The persecution of Christians has been a common occurrence across much of the Middle East and China, but an equally virulent persecution is taking place not far from American shores with minimal global attention.
Nowhere is this more evident than under the regime of Nicaraguan dictator Daniel Ortega.
The Catholic Church has been a common target of contempt and accusations of undermining the leftist regime despite a history of liberation theology and pro-left activism in Nicaragua.
The Sandinista revolutionary-turned-dictator Ortega, who returned to power in 2007 after ruling Nicaragua over a decade in the 1980s, never has been favorable toward the Catholic Church. Since the clergy lent their support to student protesters in 2018, however, his government has ramped up persecution significantly against any civil society sector that dares to speak up.
As of April, Ortega held at least 181 political prisoners.
Since 2018, the Catholic Church in Nicaragua has faced over 190 distinct attacks, ranging from arson, government paramilitary attacks, and the exile of prominent priests and religious figures critical of the Ortega regime.
A total of 18 Catholic nuns from the Missionaries of Charity were stripped of their legal status June 28 and escorted by police out of Nicaragua and into exile in neighboring Costa Rica under accusations of political subversion and supporting terrorism.
In a recent report by the Pro-Transparency and Anti-Corruption Observatory, a Latin America civil society group, attorney Martha Patricia Molina Montenegro stated that the Ortega regime has “initiated an indiscriminate persecution against bishops, priests, seminarians, religious, lay groups and toward everything that has a direct or indirect relationship with the Catholic Church.”
The Trump administration was outspoken in opposition to Ortega’s persecution of Christians, with Vice President Mike Pence calling out Ortega as well as Venezuelan dictator Nicolas Maduro on their violations of religious liberty and freedom of speech.
The Biden administration, on the other hand, has done little to help the Christians of Nicaragua and broader Latin America, instead attempting to open up ties with the leftist regimes of the region and admitting repeated outreach to the Ortega regime.
In response to the Catholic Church’s efforts to mediate the protests in 2018, Ortega and his allies have labeled the church, which claims 60% of the nation as adherents, as being “committed to the coup-mongers [and] part of the coup-mongers’ plan.”
Monsignor Silvio Baez, a prominent critic of the regime, was forced to flee the country in 2019 after receiving a call from the U.S. Embassy warning him of an imminent assassination attempt. Baez previously had been beaten and stabbed by unknown assailants and received a constant stream of threatening phone calls before his flight from Nicaragua.
The Catholic Church and its clergy have been prominent critics of government corruption and violence, but since 2018 the violence has been more targeted, as seen by the situation with Baez.
Ortega’s increasing repression and economic mismanagement have led to a mass exodus of Nicaraguans, believers and nonbelievers alike, to the United States.

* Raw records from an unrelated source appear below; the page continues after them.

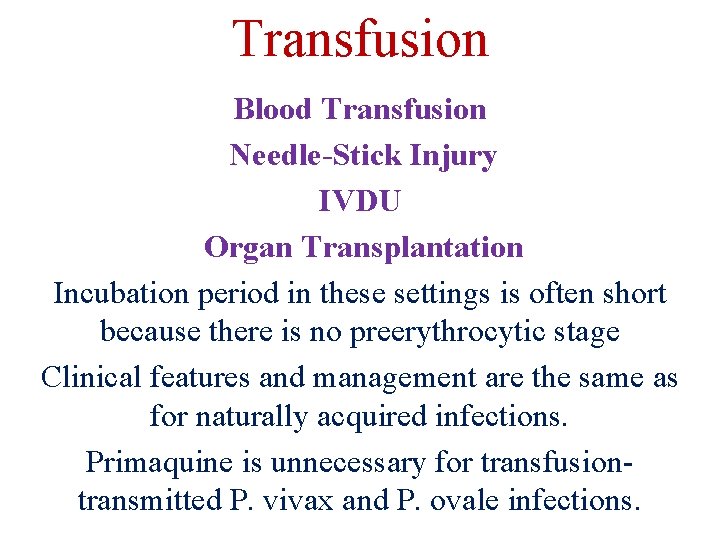 Transfusion

Blood Transfusion

Needle-Stick Injury

IVDU

Organ Transplantation

Incubation period in these settings is often short because there is no preerythrocytic stage

Clinical features and management are the same as for naturally acquired infections.

Primaquine is unnecessary for transfusion-transmitted P. vivax and P. ovale infections.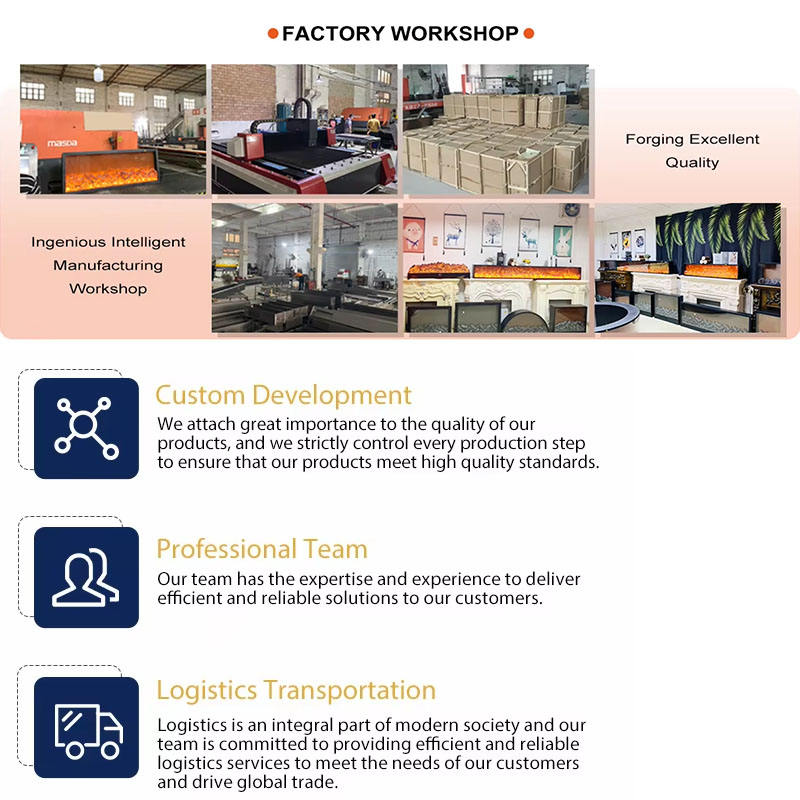 FACTORY WORKSHOP

masda

Forging Excellent Quality

Ingenious Intelligent Manufacturing Workshop

Custom Development
We attach great importance to the quality of our products, and we strictly control every production step to ensure that our products meet high quality standards.

Professional Team
Our team has the expertise and experience to deliver efficient and reliable solutions to our customers.

Logistics Transportation
Logistics is an integral part of modern society and our team is committed to providing efficient and reliable logistics services to meet the needs of our customers and drive global trade.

U.S. Customs and Border Protection estimates that at least 170,000 Nicaraguans have arrived in America since the beginning of 2021. Ortega also has enabled the Cuban dictatorship to weaponize immigration to extract U.S. concessions, by lifting visa restrictions for tens of thousands of Cubans en route to the U.S. border by way of Nicaragua.
Although the protests that originally spurred the Nicaraguan government crackdown have been suppressed into submission for the most part, the Ortega regime continues to target the Catholic Church and its believers in a quest to purge all dissent.
Leaders in the U.S. and across the West must stand up for the rights of persecuted Nicaraguan Christians and hold Ortega accountable for his violation of human rights before such violence escalates further.